The Twoway Fixed Effects (TWFE) model

Table of contents

  1. The classic 2x2 DiD or the Twoway Fixed Effects Model (TWFE)
  2. The triple difference estimator (DDD)
  3. The generic TWFE functional form
  4. Stata Code
  5. Adding more time periods
  6. More units, same treatment time, different treatment effects
  7. More units, differential treatment time, different treatment effects

The classic 2x2 DiD or the Twoway Fixed Effects Model (TWFE)

incomplete

Let us start with the classic Twoway Fixed Effects (TWFE) model:

\[y_{it} = \beta_0 + \beta_1 Treat_i + \beta_2 Post_t + \beta_3 Treat_i Post_t + \epsilon_{it}\]

The above two by two (2x2) model can be explained using the following table:

  Treatment = 0 Treatment = 1 Difference
Post = 0 \(\beta_0\) \(\beta_0 + \beta_1\) \(\beta_1\)
Post = 1 \(\beta_0 + \beta_2\) \(\beta_0 + \beta_1 + \beta_2 + \beta_3\) \(\beta_1 + \beta_3\)
Difference \(\beta_2\) \(\beta_2 + \beta_3\) \(\beta_3\)

The triple difference estimator (DDD)

incomplete

The triple difference estimator essential takes two DDs, one with the target unit of analysis with a treated and an untreated group. This is compared to another similar group in the pre and post-treatment period. Fo effectively there are two treatments. One where an actual treatment on the desired group is tested, and a placebo comparison group, on which the same intervention is also applied.

\[y_{it} = \beta_0 + \beta_1 P_{i} + \beta_2 C_{j} + \beta_3 T_t + \beta_4 (P_i T_t) + \beta_5 (C_j T_t) + \beta_6 (P_i C_j) + \beta_7 (P_i C_j T_t) + \epsilon_{it}\]

where we have 3x3 combinations: P = {0,1}, T={0,1}, C={0,1}. As is the case with the 2x2 DD, here the coefficient of interest is \(\beta_7\). This can also be broken down in a table form. But rather than create one big table, the results are usually presented for C = 0, or the main treatment group, and for C = 1, or the main comparison group. The difference between the two boils down to \(\beta_7\). Let’s see this here:

Main group (\(C = 0\)):

  T = 0 T = 1 Difference
P = 0 \(\beta_0\) \(\beta_0 + \beta_3\) \(\beta_3\)
P = 1 \(\beta_0 + \beta_1\) \(\beta_0 + \beta_1 + \beta_3 + \beta_4\) \(\beta_3 + \beta_4\)
Difference \(\beta_1\) \(\beta_1 + \beta_4\) \(\beta_4\)

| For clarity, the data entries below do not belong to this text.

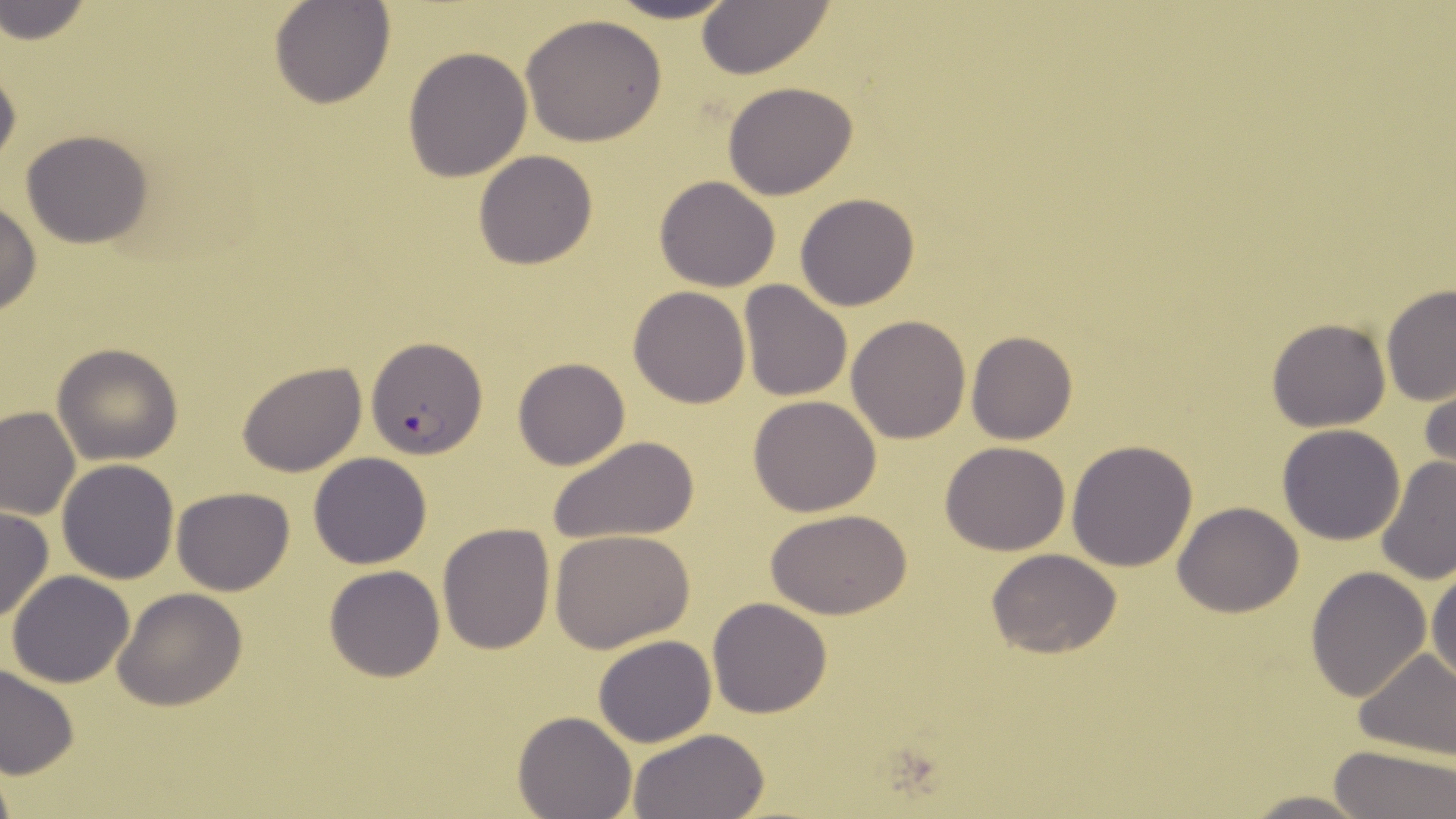
Summary:
  - Coordinate format: approximate bounding boxes as named x1/y1/x2/y2 corners in pixels
  - Plasmodium falciparum-infected red blood cell locations: (x1=366, y1=336, x2=488, y2=458)
  - Uninfected red blood cell locations: (x1=270, y1=0, x2=396, y2=110), (x1=600, y1=0, x2=744, y2=24), (x1=1, y1=1, x2=92, y2=45), (x1=694, y1=1, x2=838, y2=79), (x1=520, y1=14, x2=667, y2=145), (x1=402, y1=46, x2=533, y2=181), (x1=0, y1=52, x2=22, y2=174), (x1=722, y1=81, x2=860, y2=200), (x1=20, y1=130, x2=156, y2=248), (x1=473, y1=150, x2=598, y2=269), (x1=654, y1=175, x2=781, y2=292), (x1=795, y1=193, x2=922, y2=311), (x1=0, y1=199, x2=42, y2=318), (x1=738, y1=279, x2=854, y2=404), (x1=1381, y1=285, x2=1456, y2=408), (x1=627, y1=287, x2=751, y2=407), (x1=845, y1=315, x2=971, y2=443), (x1=1266, y1=317, x2=1390, y2=431), (x1=966, y1=330, x2=1078, y2=444), (x1=52, y1=344, x2=183, y2=464), (x1=513, y1=357, x2=631, y2=470), (x1=236, y1=361, x2=367, y2=478), (x1=1419, y1=368, x2=1456, y2=486), (x1=747, y1=394, x2=881, y2=515), (x1=0, y1=405, x2=80, y2=520), (x1=1277, y1=424, x2=1406, y2=546), (x1=552, y1=434, x2=699, y2=544), (x1=1066, y1=438, x2=1199, y2=573), (x1=940, y1=441, x2=1070, y2=556), (x1=308, y1=452, x2=433, y2=569), (x1=1376, y1=455, x2=1456, y2=587), (x1=57, y1=459, x2=180, y2=584), (x1=172, y1=487, x2=294, y2=596), (x1=1172, y1=500, x2=1305, y2=617), (x1=0, y1=506, x2=53, y2=624), (x1=767, y1=508, x2=914, y2=619), (x1=438, y1=522, x2=555, y2=654), (x1=549, y1=529, x2=696, y2=652), (x1=986, y1=548, x2=1123, y2=660), (x1=1428, y1=564, x2=1456, y2=687), (x1=323, y1=565, x2=447, y2=682), (x1=1306, y1=567, x2=1433, y2=703), (x1=6, y1=570, x2=135, y2=689), (x1=112, y1=587, x2=247, y2=711), (x1=708, y1=598, x2=833, y2=718), (x1=593, y1=635, x2=717, y2=748), (x1=1351, y1=649, x2=1456, y2=760), (x1=0, y1=663, x2=81, y2=781), (x1=513, y1=711, x2=636, y2=819), (x1=626, y1=727, x2=769, y2=818), (x1=1329, y1=745, x2=1456, y2=818), (x1=1238, y1=790, x2=1373, y2=819)
  - Slide-level diagnosis: Plasmodium falciparum
  - Image size: 1456×819 pixels
  - Stain: May-Grünwald-Giemsa
  - Preparation: thin blood smear
  - Modality: light microscopy
  - Field of view: one of a larger specimen
  - Magnification: 1000x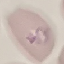

Summary:
  - Result: malaria parasites detected
  - Capture: smartphone through the microscope eyepiece
  - Stain: Giemsa
  - Preparation: thin blood film
  - Image type: cell patch, automatically extracted from a larger field of view and resized to 64 × 64 pixelsReport the malaria status of this cell.
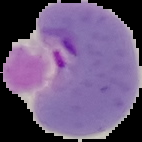
Parasitized.

Image is 142×142 pixels. The area outside the segmented cell region is set to black. From a thin blood film.Name the parasite shown.
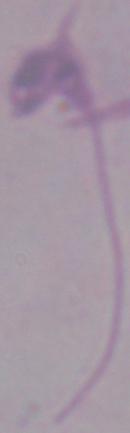
Leishmania.

modality = micrograph
magnification = 1000xPoint out each malaria parasite.
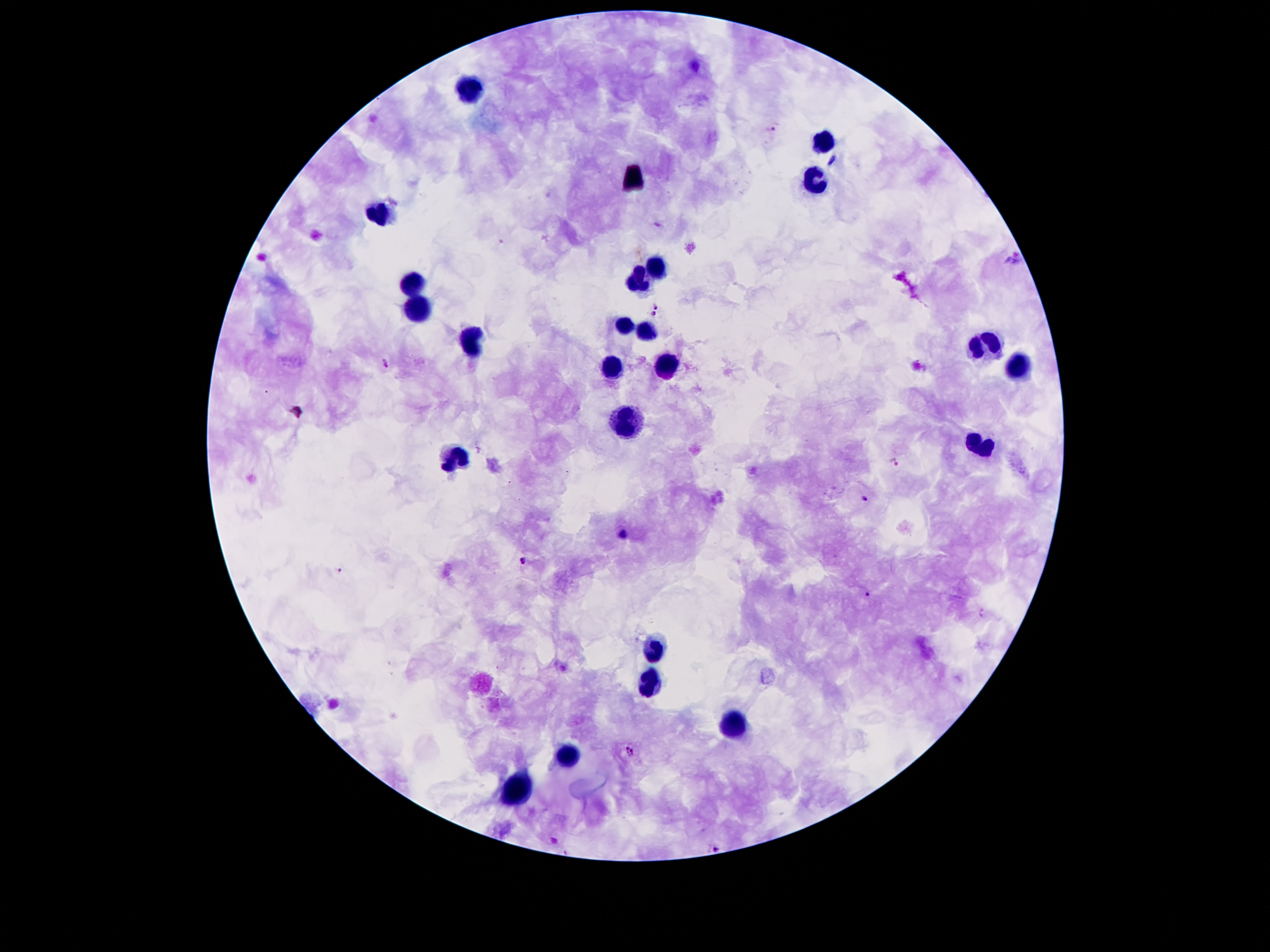
Approximate centers as (x, y) in pixels.
Malaria parasites: (771, 129), (833, 161), (655, 306), (654, 314), (385, 362), (894, 462), (863, 498), (621, 534), (523, 561), (340, 569), (869, 594), (630, 750), (717, 847).

Summary:
  - Leukocyte locations: (472, 88), (820, 141), (815, 182), (383, 213), (659, 270), (639, 280), (414, 285), (421, 309), (627, 325), (645, 331), (987, 343), (472, 345), (666, 366), (1019, 367), (616, 373), (627, 421), (975, 446), (457, 458), (656, 649), (651, 682), (735, 726), (572, 753), (519, 791)
  - Stain: Giemsa
  - Patient malaria status: positive for Plasmodium falciparum
  - Field of view: one from this slide
  - Image size: 1270×952 pixels
  - Magnification: 100x
  - Capture: smartphone camera through the microscope eyepiece
  - Preparation: thick blood film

Comparison group (\(C = 1\)):

  T = 0 T = 1 Difference
P = 0 \(\beta_0 + \beta_2\) \(\beta_0 + \beta_2 + \beta_3 + \beta_5\) \(\beta_3 + \beta_5\)
P = 1 \(\beta_0 + \beta_1 + \beta_2 + \beta_6\) \(\beta_0 + \beta_1 + \beta_2 + \beta_3 + \beta_4 + \beta_5 + \beta_6 + \beta_7\) \(\beta_3 + \beta_4 + \beta_5 + \beta_7\)
Difference \(\beta_1 + \beta_6\) \(\beta_1 + \beta_4 + \beta_6 + \beta_7\) \(\beta_4 + \beta_7\)

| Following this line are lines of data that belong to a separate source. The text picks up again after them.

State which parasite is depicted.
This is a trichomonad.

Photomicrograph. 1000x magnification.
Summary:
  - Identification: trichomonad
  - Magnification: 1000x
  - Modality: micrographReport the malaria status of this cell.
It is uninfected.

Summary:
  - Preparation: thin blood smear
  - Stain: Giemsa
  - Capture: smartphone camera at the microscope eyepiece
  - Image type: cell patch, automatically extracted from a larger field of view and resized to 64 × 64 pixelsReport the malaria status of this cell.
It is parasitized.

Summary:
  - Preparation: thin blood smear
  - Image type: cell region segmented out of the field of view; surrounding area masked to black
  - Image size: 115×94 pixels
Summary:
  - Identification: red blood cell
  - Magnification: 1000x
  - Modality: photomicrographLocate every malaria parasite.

Let’s take the difference between the two matrices or (C = 1) - (C = 0):

  T = 0 T = 1 Difference
P = 0 \(\beta_2\) \(\beta_2 + \beta_5\) \(\beta_5\)
P = 1 \(\beta_2 + \beta_6\) \(\beta_2 + \beta_5 + \beta_6 + \beta_7\) \(\beta_5 + \beta_7\)
Difference \(\beta_6\) \(\beta_6 + \beta_7\) \(\beta_7\)

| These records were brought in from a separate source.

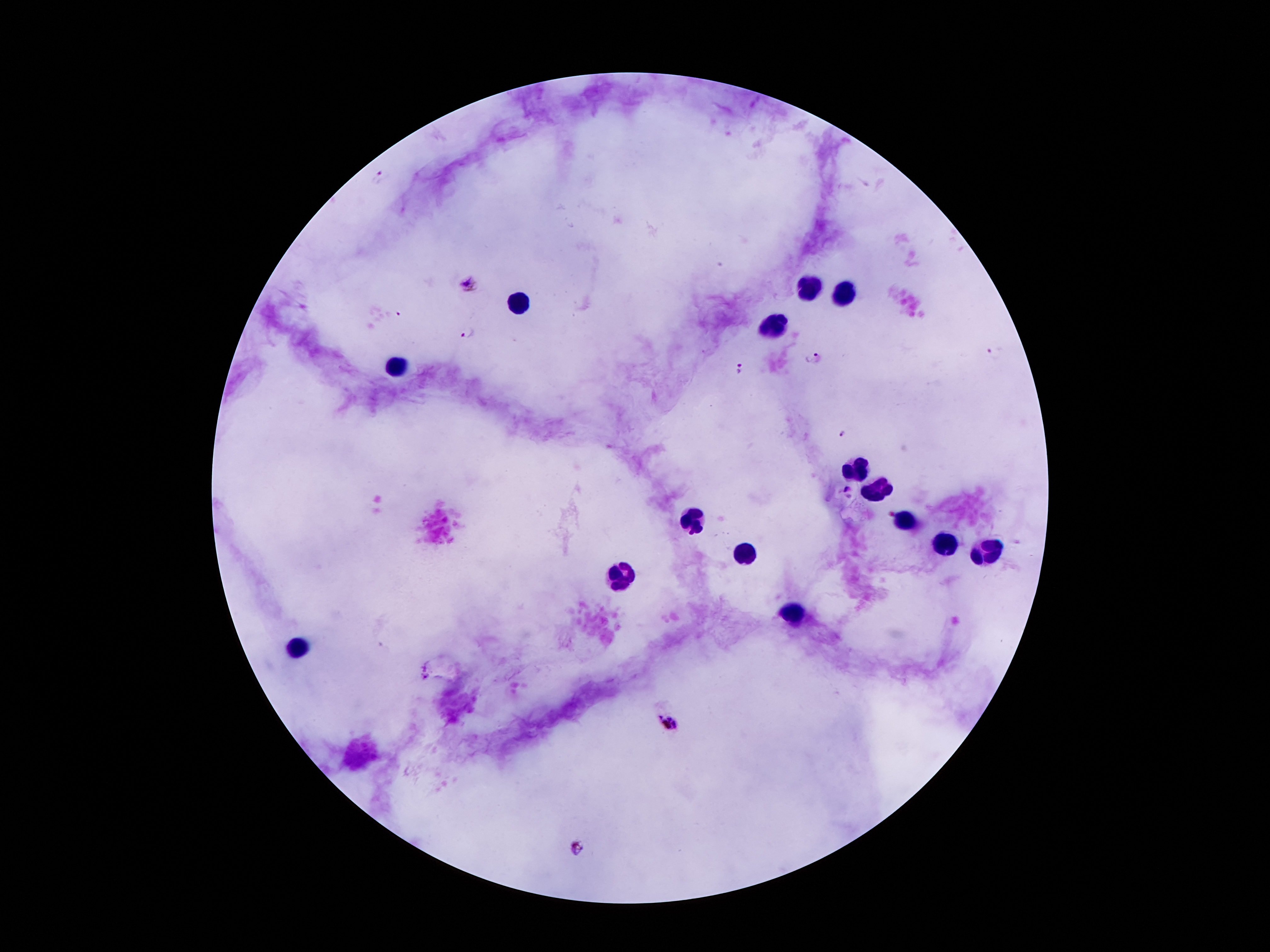
Approximate centers as (x, y) in pixels.
Malaria parasites: (378, 175), (469, 283), (398, 314), (466, 333), (993, 354), (816, 358), (738, 366), (843, 433), (846, 490), (889, 513), (424, 677), (668, 723), (575, 848).

image_size: 1270×952 pixels
capture: smartphone through the microscope eyepiece
preparation: thick blood smear
leukocyte_locations: 'approximate centers as (x, y) in pixels: (808, 287), (842, 291), (519, 303), (774, 325), (397, 364), (858, 471), (878, 489), (694, 518), (905, 521), (944, 545), (749, 552), (985, 552), (622, 575), (792, 616), (299, 645)'
field_of_view: one from this slide
magnification: 100x
stain: Giemsa
patient_malaria_status: positive for Plasmodium falciparum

where we end up with the main difference of \(\beta_7\). Note that this table logic is also far simpler than having a long list of expectations defined for each combination.

The generic TWFE functional form

incomplete

If we have multiple time periods and treatment units, the classic 2x2 DiD can be extended to the following generic functional form:

\[y_{it} = \alpha_{i} + \alpha_t + \beta^{TWFE} D_{it} + \epsilon_{it}\]

Stata Code

Let us generate a simple 2x2 example in Stata. First step define the panel structure. Since it is a 2x2, we just need two units and two time periods:

clear
local units = 2
local start = 1
local end   = 2

local time = `end' - `start' + 1
local obsv = `units' * `time'
set obs `obsv'

egen id	   = seq(), b(`time')  
egen t 	   = seq(), f(`start') t(`end') 	

sort id t
xtset id t

lab var id "Panel variable"
lab var t  "Time  variable"

Next we define the treatment group and a generic TWFE model without adding any variation or error terms:

gen D = id==2 & t==2

gen btrue = cond(D==1, 2, 0) 		
	gen Y = id + 3*t + btrue*D 

According to the last line, the treatment effect should have an impact of 3 units on Y in the post group. We can check this by plotting the data:

lab de prepost 1 "Pre" 2 "Post"
lab val t prepost

twoway ///
	(connected Y t if id==1) ///
	(connected Y t if id==2) ///
		,	///
		legend(order(1 "id=1" 2 "id=2")) ///
		xlabel(1 2, valuelabel) ylabel(4(1)10)

which gives us:

where we can see that the difference between the blue and the orange line is 3 in the post period, and 1 in the pre-period, making it a net gain of 2 units. Which also equals the treatment amount we specified.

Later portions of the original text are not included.